GREETINGS FROM SOUTH AFRICA!!!
Sometime in the year of 1948 a little book was published somewhere in the world. It was a small, hard- covered, children’s picture book called “Toby’s Adventure”. I am sure that at the time of publishing, nobody would have imagined its influence, let alone its effect in time to come.
In 1959, eleven years after the publication of this little book, a little girl was born into an era of racial divides, in a remote corner of rural South Africa. She was a farmer’s daughter and was the “Laat-lammetjie” (Late lamb) of their three children. Not only was she the only daughter but her youngest brother was nine years older than her. She had certainly not been planned!
Although little “Janet”’s parents were happy about the event, the little girl’s arrival served to put strain on an already depleted, household budget. To ease matters her mother lovingly sewed clothes for her new daughter whilst she played with the cotton reels. She was always well provided and cared for.
Although her parents loved Janet dearly, she was usually left to her own devices during the day. She grew up to roam the farm and freely explored the surrounding bush whilst her brothers attended boarding school. By the age of 5 years Janet was fully fluent in the “Sotho” language of the local farm workers.

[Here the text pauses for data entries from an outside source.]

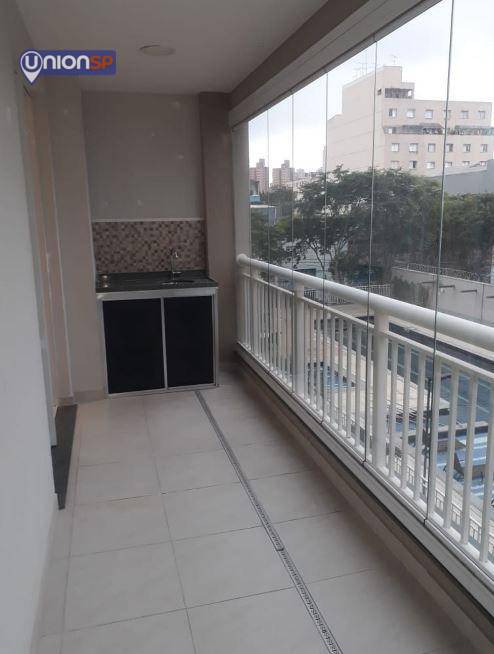 Apartamento à venda com 2 quartos, 73m² - Foto 4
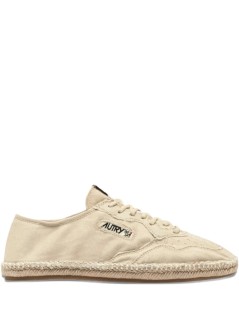 autry casual manlow man can - eslmcv01 can ivory
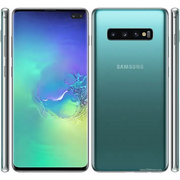 Samsung Galaxy S10 + S10 Plus Duos G975FD Dual Sim 8/12GB RAM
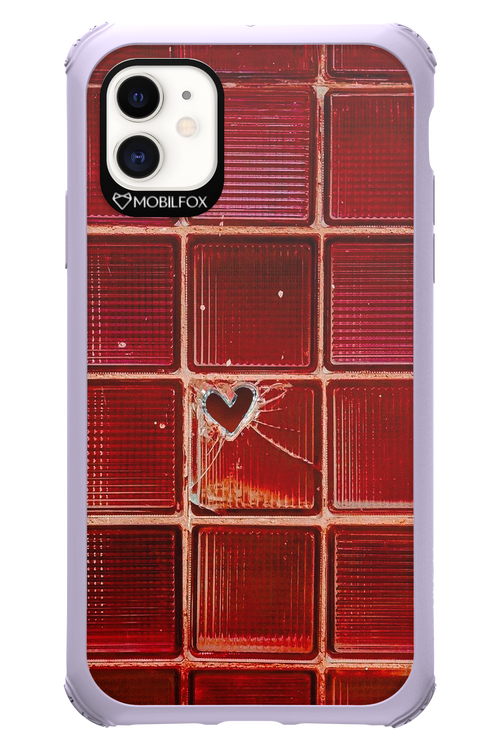 Heartbroken - Apple iPhone 11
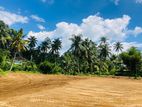 Land for Sale in Horana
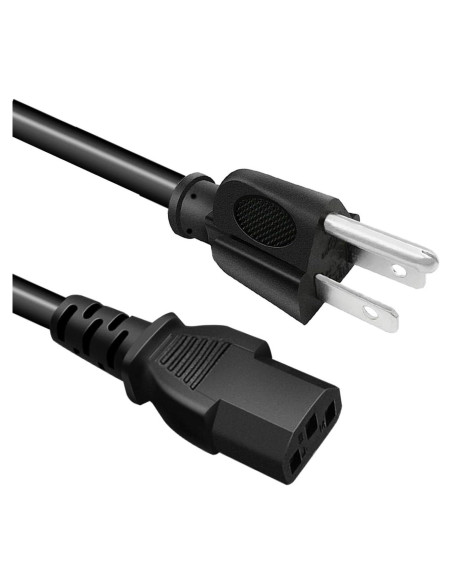 Cable de Alimentación 2.5m para Olla de Presión Instant Pot Cable de Alimentación 2.5m para Olla de Presión Instant Pot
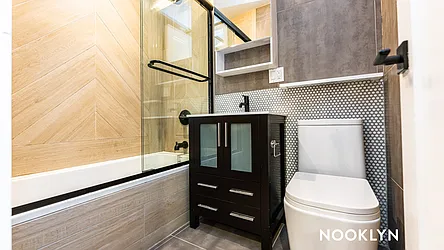 Rented by Nooklyn NYC LLC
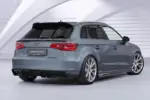 CSR stražnji difuzor za Audi A3 III (8V)
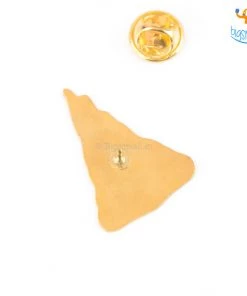 Bigsmall_piu Pizza Lapel Pin All Of It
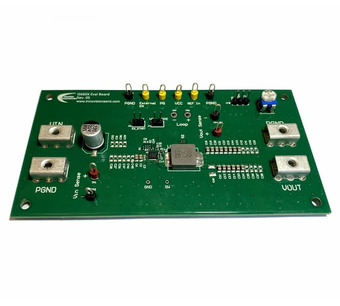 IS6607A EVALUATION MODULE KIT Image.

Her community was a peaceful community of the Lovedu tribe. The farm workers called her “Mabula” which means ‘Mother of rain’. At the time, her name was meant as a hopeful omen for the drought stricken lands which stretched across the Savannah. But she was a lonely child with little contact with children of her own age, so she endeavoured to make friends with the workers' children of the farm.
During "Apartheid South Africa", it was frowned upon to befriend children of a different race but, despite her white skin and with a turned parental eye, "Mabula" was accepted into their ranks. She spent a large part of her childhood hunting grasshoppers and edible ants. She climbed trees and roamed the thick bush of the African landscape. She sat around rustic fireplaces with her friends, moulding thick porridge in her hands and shared their meagre meals. The birds too became her friends and the dogs kept vigil by her side. In the evenings she returned home to the warmth and comfort of her white family whilst her companions retreated to their own clay dwellings.
In the evening after supper, she said goodnight to her little dog, kissed her Dad on the cheek and followed her mother down the dark passage to her bedroom. She said her prayers and then climbed under the cool sheets to listen to her mom's musical voice which had been transformed by words amongst a storybook's pages. Somehow the fluttering candle light made the stories even more magical.
Janet hadn’t yet discovered the art of reading and writing herself, but she had relished the tales of African folklore. A few of her brother's westernised story books were also retrieved from the dusty shelves of the farm house and her mom would read to her while she struggled to keep her eyelids open. One particular story however took hold of her vivid imagination.
It was a simple story about a little boy who decided to run away from home - just for a day. He was a pretty blonde boy with blue dungarees and a striped, red and white shirt and his character oozed the same freedom which Janet/Mabula herself was living. She loved that book and requested that “Toby’s adventure” be read to her over and over again, each night, whilst she relished the pretty images on its pages.
Janet’s freedom was rudely interrupted one day, when she was sent to school in the village which was reserved for only white children. Her little farm friends were left behind because it was said that education belonged only to white people. Her new environment felt strange and uncomfortable and despite the opportunity of learning to read, she felt a new loneliness amongst its walls.
As time went on, she drifted away from her farm friends and was directed towards afternoon homework and “more appropriate” activities. But the loneliness prevailed. One day, she decided to be like “Toby” and run away. After all, “Toby” had claimed “running away” as an adventure. So Janet made a sandwich, called her little dog Scampi and trudged down one of the isolated farm pathways.
For a short while the little girl was content. She found a place, far from the farmhouse, to mull over her life and her ‘differentness’. She was not the same as other white children and she was not the same as her black friends. She was a “Toby” who had no place to run to.
Like “Toby” however, Janet returned home that day. Her parents however had discovered her solitary pursuits and cautioned her never to run away again. It wasn’t long after that when her favourite book disappeared too. No one spoke about her attempt to run away again and gradually Janet forgot about her adventure.
It was only 62 years after the publication of this little book that Janet found it! The world had changed and had offered the blessings of cyberspace. Blessings included a wealth of cyber-friends, one of which helped seal off her adventure.
The book has been found and soon both the book “TOBY” and her new puppy, "TOBY" will be returned to "Janet’s" home....:)
This story is dedicated, with special thanks to my friend, Mimi – from LOVING FOR A LIVING – for being the amazing friend and cyber-sleuth which you are!